After the monster and treasure lists comes the section on hirelings and how many can be potentially be found for a party of varying sizes. Even a large party may not have a class they consider essential (even a dozen dwarven fighters might decide they need a burglar!), so the potential need for hirelings remains. There are charts for discovering how many potential hirelings are available, what class they may be, and simple charts to determine their personalities. Then we reach the lists of characters themselves. Each of the four basic classes (cleric, fighting man, magic-user, and thief) has twelve characters available, each with a name, a race (the one time that AD&D rules intermix with the blue book basic rules for races. Where the blue book gave absolutes for each race; all elves are fighting men AND magic-users, all dwarves and halflings are fighters, these lists use more AD&D rules;elves that are either fighting men or magic-users but not both, and thieves of all races), ability scores and hit points already determined. This also made it easy for the lists of characters to be used for making a player character on the spot for a new player or for a player whose character has been killed. The character names themselves are priceless as they inspired me to be creative when it came to naming characters. Examples from the lists are Kracky the Hooded one and Farned of the Great Church from the cleric lists, Krago of the Mountains and Mohag the Wanderer from the fighting men lists, Trebbelos, Boy Magician and Lappoy the Unexpected from the magic-user lists, and Harg of the City Afar and (my absolute favorite) Luven Lightfinger from the list of thieves. After each class character list came charts to roll on for arms and armor for the character so they could be prepared for their adventures quickly.

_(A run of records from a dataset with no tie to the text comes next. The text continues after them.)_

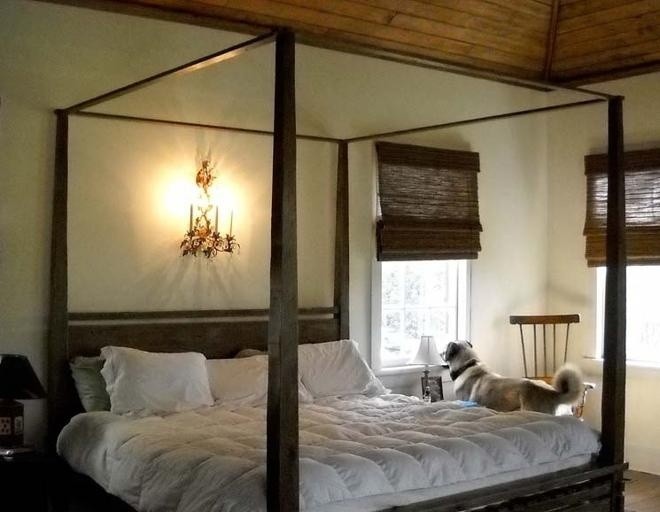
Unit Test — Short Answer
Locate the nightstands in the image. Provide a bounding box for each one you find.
[0,443,47,512]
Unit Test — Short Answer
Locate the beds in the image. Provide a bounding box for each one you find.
[49,306,629,509]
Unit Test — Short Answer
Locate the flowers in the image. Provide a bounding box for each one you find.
[179,230,240,262]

All in all In Search of the Unknown was a masterful effort at creating an instructional module to help teach neophyte dungeon masters how to prepare the dungeon for adventurers, and it also gave them ideas for back stories, legends and rumors, creating environments instead of just encounter areas, and the fun and memories that going this extra mile could create. While this module was excellent for its intended goals, there were apparently some complaints that running the adventure required too much lead time and extra work, and so it was eventually replaced in the boxed set by the typical ‘golden hole’ adventure The Keep On the Borderlands, whose focus was more on monster-bashing and looting than exploring an interesting dungeon. Still, with some later revisions to eliminate the AD&D elements, the original instructional module remained in print and could be used to guide novice DMs in their first efforts at creating their own adventures.
In my opinion In Search of the Unknown represents a wonderful instruction manual about the heights that the art of dungeon mastering could ascend to, and it provides clear steps and useful concepts on how to create something more than a standard “kill the baddie and take his stuff” so common during this era and through today.